Dank! Was mich immer wundert: dass der sogenannte Islam immer noch (!) als Religion durchgeht. Weil er das nicht ist! Der sogenannte Islam ist autoritaere Antireligion. Und totalitaere Ideologie. Eine Ideologie, die nichts anderes bezweckt als die Beseitigung all dessen, was nicht sogenannter Islam ist. Eine Vernichtungsideologie und Todeskult (“Ihr liebt das Leben, wir den Tod” - IS), die man durchaus mit dem NS vergleichen kann. Nicht nur, weil die Millionen Baertigen eine Vorliebe fuer die Farbe Schwarz zeigen. Dem sog. Islam fehlt das Moment der Einkehr und der Besinnung. Und ist anstelle staendige (!) Mobilmachung. Man stelle sich das vor! Es wird ein Massenmoerder “angebetet”! Weil er Massenmoerder war! Und weil er gerade deshalb zum “Propheten” wurde! Wer aber einen Massenmoerder anbetet, ist kein Religioeser, sondern ein Lump! Der sog. Islam gehoert weder zu Deutschland, noch sonst irgendwo hin. Er ist im Ganzen eine Geisteskrankheit. Nicht umsonst sind seine Adepten nachweislich duemmer als andere. Auch unansprechbarer. Weil er das Individuum missachtet und unter seine totalitaere Ideologie unterwirft. Nicht zuletzt durch die rituelle Beschneidung von achtjaehrigen (!!) Knaben. Der sog. Islam - zu Deutsch Gehorsam oder Unterwerfung - ist die Gegenzivilisation, das Boese selbst. Der Feind der Menschheit. Zusammen mit der Links- oder Sowjetideologie (“Sozialismus”), deren Adepten als erste den sog. Islam affirmieren (“Integration”). Und ebenfalls Todeskult ist. Und verantwortlich fuer die Invasion des sog. Islam in Europa ist.

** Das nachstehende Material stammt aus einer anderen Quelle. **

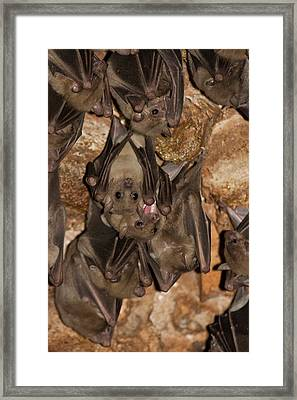 Egyptian Fruit Bat Rousettus Aegyptiacus Framed Print by Photostock-israel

Hans-Peter Dollhopf / 09.01.2024

Recht auf freie Rede hat zur Konsequenz, dass alle Meinungen und Ideen gleiche Startbedingungen erhalten und damit auch alle, die miteinander konkurrieren. Die Auseinandersetzung, ob gut oder schlecht, richtig oder falsch, Wahrheit oder Lüge, erfolgt unter Ausschluss bestimmter Methoden, wie etwa der des Gulags.

Dr. Thomas Dörfler / 09.01.2024

war Hitler ein Irrer? Natürlich war er ein Irrer. Sind Islamisten Irre? Aber ja! Dürfen meine Mitmenschen das Gegenteil behaupten? Ja dürfen sie. Aber keiner darf seine Meinung gewaltsam verteidigen. das muß unsere Rechtsstaat sicherstellen. In Wort und Tat! Wer das nicht will, darf, nein muss gehen!

A.Schröder / 09.01.2024

Ich finde Religionen nicht zum lachen, aber doch in vielen Dingen lächerlich.

Klara Altmann / 09.01.2024

@ Kristin Obertreis: Unser Gesetz verbietet Beleidigungen. Die Meinungsfreiheit hingegen ist ziemlich weit gefasst und Satire gehört dazu und das hat den Grund, dass in der Demokratie der offene Diskurs einer der wesentlichen Grundpfeiler der Gesellschaft ist. Die Meinungsfreiheit - ich sage das gern - steht weit über Ihren verletzten Gefühlen und auch über den verletzten Gefühlen von sonst irgendwem. Für das größere Ganze, nämlich für die freie Gesellschaft müssen das eben alle aushalten. Auch Schneeflöckchen und dauergekränkte Minderheitenvertreter jeder Art. Eine Gesellschaft, die von Heulsusen und Jammerorgien dominiert wird, in der will wohl niemand leben und ich ganz sicher nicht. Und schon gar nicht, wenn die Heulsusen und Schneeflöckchen mit Maschinengewehren ausgerüstet sind. Ein echter Horrorfilm im Geist von Steven King.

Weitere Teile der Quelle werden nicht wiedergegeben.